Cela faisait plus de trois quart d'heures que je tournais en rond devant la porte du hangar. Exactement comme le hamster enfermé dans une cage que j'avais aperçu un jour au marché de Debourg quand j'étais enfant et qui m'avait tant fasciné par son flagrant manque de jugeote.

Comment avais-je pu laisser la situation m'échapper de la sorte?

Pourtant l'art de faire cracher le morceau me connaissais. Demandez à Marcus dont le cadavre tapissait le fond du fleuve!

Pourquoi éprouvais-je un tel intérêt pour cette esclave?

Et comment pouvait-elle provoquer tant de remous en moi?

C'était incompréhensible.

Mon esprit ne semblait plus vouloir fonctionner correctement lorsque je me trouvais en sa présence.

Je l'avais embrassé, nom de dieu!

Quelle était donc cet envoûtement?

Je me frottai furieusement le visage.

J'avais honte!

Oui, terriblement honte. De m'être laisser aller comme je l'avais fait. 

Tout cela c'était à cause d'elle. Mon animosité à son égard s'enflamma de plus belle.

N'était-il pas temps de mettre fin à cette plaisanterie de mauvais goût au lieu de rester là à tourner en rond? 

Un moment de flottement ponctua ma décision. M'efforçant de brider mes sens, j'entrai à nouveau dans le hangar. L'esclave, la tête penché vers l'avant était sans réaction. Pourtant à peine avais-je pénétrer dans la pièce qu'elle se redressa comme si elle s'attendait à me voir. Le feu de la haine ravageait ses yeux sombres. Tant mieux, pensais-je, parce que un instant j'ai crus que je m'étais fourvoyé dans les grandes largeurs. 

Lorsqu'elle aperçu le poignard dans ma main, le bruit de sa respiration saccadé emplit la salle. Je m'approchai d'elle et réalisai que j'étais trop prêt lorsque des frissons se mirent à cascader le long de mon échine. Son parfum brouillait mon esprit. Je m'ébrouai pour m'éclaircir les idées puis sectionnant d'un seul coup la corde qui la retenait, je reculai promptement, rétablissant ainsi une distance sécurisante entre nous deux. 

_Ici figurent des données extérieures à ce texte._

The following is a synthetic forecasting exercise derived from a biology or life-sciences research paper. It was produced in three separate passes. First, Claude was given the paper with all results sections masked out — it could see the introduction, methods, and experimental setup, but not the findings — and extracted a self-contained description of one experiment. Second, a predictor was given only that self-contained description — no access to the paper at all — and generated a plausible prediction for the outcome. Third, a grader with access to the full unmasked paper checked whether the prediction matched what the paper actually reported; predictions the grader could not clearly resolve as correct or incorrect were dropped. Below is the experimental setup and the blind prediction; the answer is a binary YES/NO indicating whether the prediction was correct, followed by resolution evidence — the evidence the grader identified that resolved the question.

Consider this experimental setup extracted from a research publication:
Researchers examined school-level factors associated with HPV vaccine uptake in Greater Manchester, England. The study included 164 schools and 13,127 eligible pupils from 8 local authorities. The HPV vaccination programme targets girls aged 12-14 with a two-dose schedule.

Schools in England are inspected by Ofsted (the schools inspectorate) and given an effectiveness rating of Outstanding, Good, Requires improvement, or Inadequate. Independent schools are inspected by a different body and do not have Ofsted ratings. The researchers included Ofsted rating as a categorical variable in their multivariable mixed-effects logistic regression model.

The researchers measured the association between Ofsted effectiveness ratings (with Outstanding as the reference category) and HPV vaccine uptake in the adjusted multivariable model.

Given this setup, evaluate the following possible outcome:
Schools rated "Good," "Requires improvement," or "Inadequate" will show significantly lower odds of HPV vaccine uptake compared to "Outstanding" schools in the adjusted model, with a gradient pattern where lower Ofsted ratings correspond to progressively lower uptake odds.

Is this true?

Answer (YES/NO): NO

Incapable de tenir sur ses jambes elle s'écroula par terre de tout son poids. Ne pouvant plus m'approcher d'elle sans que mon cœur ne me donne l'impression d'exploser dans ma poitrine, j'abandonnai là mon projet d'interrogatoire pour une occasion plus favorable et me dépêchai de sortir du hangar, laissant l'esclave étendue là sur le sol empaillé.

Je rejoignis ma chambre les jambes en coton. En retirant mes vêtements, je récupérai son bandeau bleu dans ma poche. Je ne savais pas pourquoi mais je l'avais volé. Le tissu doux sous mes doigts portait son parfum. Je le humai. Profondément. L'image d'elle accrochée se tortillant me revient à nouveau en mémoire. Elle avait l'air si...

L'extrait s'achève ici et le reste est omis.